Illness knocks a lot of nonsense out of us; it
induces humility, cuts us down to size.
It enables us to throw a searchlight upon our inner selves and to discover
how often we have rationalized our failures and weaknesses, dodged vital issue
and run skulkingly away. Mistakes made
in our jobs, marriage and social contacts stand out clearly. When we are a bit scared the salutary effect
of sickness is particularly marked. For
only when the way straitens and the gate grows narrow do some people discover
their soul, their God, their life work.
Florence Nightingale, too ill to move from her bed
reorganized the hospitals of England.
Semi-paralyzed, and under the constant menace of apoplexy, Pasteur was
tireless in his attack on disease.
Innumerable illustrations might be cited. And the testimony from humbler sources is just as striking. A young man in a hospital for two weeks
discovered that he had always wanted to be a research worker in chemistry. Until then he had been ‘too busy’ as a drug
salesman. Today he is making a splendid
to of his new job. While recuperating
from scarlet fever, a woman in her 40s vanquished the terrors she had felt
about approaching middle life. “I am
not going to return to my former state of feeling superfluous,” she
resolved. “My children are married and
can take care of themselves. I’m going
to start a millinery shop and make then like it.” She did, and needless to say, they do.
In talking with patients, I find that many who have
sojourned in “the pleasant land of counterpane” say that for the first time
they learned the true meaning of friendship, often undecipherable in the
complex pattern of this modern world.
They say also that they discovered secret depths of their own
life-stream. “After a few days in bed,
“writes one of them, “Time becomes an unimagined luxury. Time to thin, time to enjoy, time to create,
time at last to express the best and deepest part of human nature. Illness is one of the great privileges of
life; it whispers that man’s destiny is bound up with transcendental
powers. Illness pares and lops off the
outer parts of life and leaves one with the essence of it.”
══════
THE TASK - Retype the passage on illness word for word, starting with "It enables us" and going on through "their life work.".

COLLECTED DATA -
══════
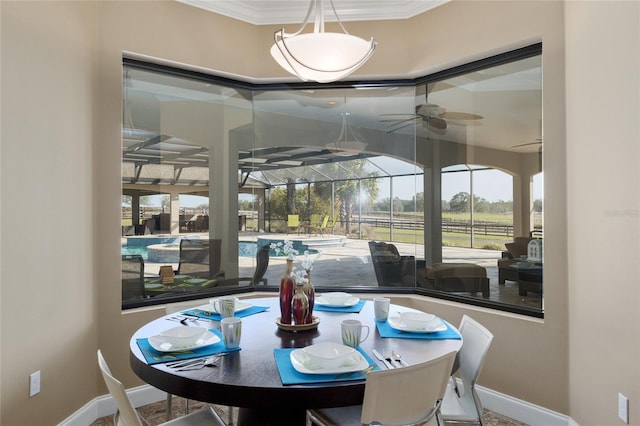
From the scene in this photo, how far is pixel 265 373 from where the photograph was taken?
══════
RESPONSE BELOW -
It enables us to throw a searchlight upon our inner selves and to discover
how often we have rationalized our failures and weaknesses, dodged vital issue
and run skulkingly away. Mistakes made
in our jobs, marriage and social contacts stand out clearly. When we are a bit scared the salutary effect
of sickness is particularly marked. For
only when the way straitens and the gate grows narrow do some people discover
their soul, their God, their life work.